The other night I read a new essay at a show at the Ash Street Saloon with Heart cover band, Heartworm (comprised of Portland writer friends Kerry Cohen, Greg Robillard, Laurel Hermanson, and others). The band asked me and a few others to write something that we could read while the band improvised behind us. So me, B Frayn Masters, Brian Tibbetts, Monica Storrs, and Reuben Nisenfeld all took turns rockin’ some stories and poems out for the audience before the fake Wilson sisters came out to belt out the hits.
I actually loved Heart when I was a kid and Little Queen was the first album I ever bought. So I wrote about that experience.
I told the band to play “something Ren Faire-ish” and they nailed it. Here’s what I read…
Wilson Sisters’ Shoulders’ Blades
Was I really a ten-year-old influenced by two sisters in Ren Faire clothing? Staring at me steamy-eyed, the blonde and brunette. The velvet and lace. The slight suggestion that maybe they were wearing a corset and push-up bra underneath their clothes and capes.
I was influenced and I forked over the $5.99 at the Grigg’s department store in Pasco, Washington to buy Heart’s Little Queen, my first ever record.
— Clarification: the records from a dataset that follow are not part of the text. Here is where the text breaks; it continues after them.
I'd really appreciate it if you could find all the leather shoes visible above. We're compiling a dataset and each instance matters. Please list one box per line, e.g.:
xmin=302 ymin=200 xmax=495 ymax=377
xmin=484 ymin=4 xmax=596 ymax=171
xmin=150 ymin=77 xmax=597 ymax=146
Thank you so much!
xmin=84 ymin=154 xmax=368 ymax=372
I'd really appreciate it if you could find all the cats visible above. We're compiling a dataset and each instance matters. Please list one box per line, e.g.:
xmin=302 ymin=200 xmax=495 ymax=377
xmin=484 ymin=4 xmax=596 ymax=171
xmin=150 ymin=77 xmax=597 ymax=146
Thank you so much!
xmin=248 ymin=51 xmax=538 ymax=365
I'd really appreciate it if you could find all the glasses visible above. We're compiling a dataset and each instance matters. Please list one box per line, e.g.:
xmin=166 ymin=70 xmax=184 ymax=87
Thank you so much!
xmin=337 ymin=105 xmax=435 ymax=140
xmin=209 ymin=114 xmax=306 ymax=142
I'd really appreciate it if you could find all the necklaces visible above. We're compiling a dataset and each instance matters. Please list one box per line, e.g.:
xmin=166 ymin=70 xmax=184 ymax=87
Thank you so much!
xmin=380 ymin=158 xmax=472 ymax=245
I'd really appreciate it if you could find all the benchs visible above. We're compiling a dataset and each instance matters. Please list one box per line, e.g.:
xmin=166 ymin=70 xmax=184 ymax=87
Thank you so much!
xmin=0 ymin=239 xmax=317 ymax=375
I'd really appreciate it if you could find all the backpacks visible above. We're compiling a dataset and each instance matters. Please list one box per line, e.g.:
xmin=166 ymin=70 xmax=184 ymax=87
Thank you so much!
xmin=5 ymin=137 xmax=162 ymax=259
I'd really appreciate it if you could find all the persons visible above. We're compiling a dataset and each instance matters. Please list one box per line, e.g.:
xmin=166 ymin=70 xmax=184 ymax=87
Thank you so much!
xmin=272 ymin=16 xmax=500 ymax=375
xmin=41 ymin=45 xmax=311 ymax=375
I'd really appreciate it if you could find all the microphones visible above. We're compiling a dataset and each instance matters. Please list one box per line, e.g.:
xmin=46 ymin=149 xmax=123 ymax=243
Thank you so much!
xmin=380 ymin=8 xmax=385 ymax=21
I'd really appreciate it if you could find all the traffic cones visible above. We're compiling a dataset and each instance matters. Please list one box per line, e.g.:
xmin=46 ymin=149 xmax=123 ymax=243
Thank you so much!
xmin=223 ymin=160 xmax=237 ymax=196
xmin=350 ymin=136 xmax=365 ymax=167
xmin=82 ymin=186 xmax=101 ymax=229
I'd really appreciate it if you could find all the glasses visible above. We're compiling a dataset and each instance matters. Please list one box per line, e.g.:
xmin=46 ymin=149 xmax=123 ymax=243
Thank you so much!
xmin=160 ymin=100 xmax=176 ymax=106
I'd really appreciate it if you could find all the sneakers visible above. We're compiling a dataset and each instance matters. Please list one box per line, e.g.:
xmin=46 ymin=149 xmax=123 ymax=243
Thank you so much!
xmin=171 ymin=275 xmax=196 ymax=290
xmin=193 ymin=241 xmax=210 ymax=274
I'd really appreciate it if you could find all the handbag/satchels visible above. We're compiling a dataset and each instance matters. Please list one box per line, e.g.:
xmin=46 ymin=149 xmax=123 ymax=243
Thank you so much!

I wanted to be in that photo on the front of the album, with those women, even if I were just another one of the guys in the background. I figured they were the rest of the band, but they were just peasants compared to the two sisters, Ann and Nancy Wilson. I could see the dejected look in their eyes like co-stars, like studio musicians, like guys who still rented their apartments in Tacoma.
What the hell were they doing back there anyway? Feeding the horses? Cooking some chili? Stoking a pathetic campfire? Did they at least have a bag of marshmallows nearby? And wasn’t that goat dangerously close to our precious lady heroes?
I wanted to serve those beautiful rock-n-roll ladies in other ways. In ten-year-old boy ways. I wanted to polish that hand mirror; I wanted to comb that straight black hair, that wavy blonde hair; I wanted to rub their shoulders with my little hands.
Because shoulders were the sexiest things in the world when I was ten. I wanted to rub my nose on them, the Wilson sisters’ shoulders’ blades. I wanted to skate my tongue across them like a skateboard made of tongue and drool. I wanted to give them hickies there.
I was in love with many shoulders around that time—Linda Ronstadt’s, Farrah Fawcett’s, Joyce DeWitt’s, the prize girls from The Price Is Right.
But the Wilson sisters’ shoulders were like the shoulders of angels… and devils—rock star women like none other.
They made music and that made me want them more. I was obsessed with music as a kid and would sit in my room for hours with headphones on, rocking back and forth on my black mushroom chair, burning a divot in my red shag carpet. I’d let my mind wander around in the music, even though I couldn’t really fathom the obtuse, somewhat mystical lyrics of those early Heart songs. But I would imagine myself the drummer, watching them from behind and trying to keep the beat while they juked around the stage.
I looked at the tiny details of the Little Queen album cover and I later became even more fascinated with the back cover photo. I’d stare into Ann Wilson’s eyes and into the crystal ball she holds in her left hand. I daydreamed about what could be in that treasure chest. I wondered if the guy with the bow and arrows was about to shoot some intruder… or maybe the goat. I coveted the cool red jacket of the one guy who I didn’t even notice on the front cover (he was almost blocked out by the Wilson sisters’ beautiful hair). It’s funny how you become infatuated or haunted by the nuances of classic album covers.
That music may have been the first thing I thought was sexy—those women belting out rockers like Barracuda, the funky swagger of the title track, the soaring harmonies of Say Hello, and the two sad songs with the word “cry” in the title: Cry to Me and Go On Cry.
They weren’t just women with beautiful shoulders. They were artists. I was genuinely influenced. I was swayed. I was moved.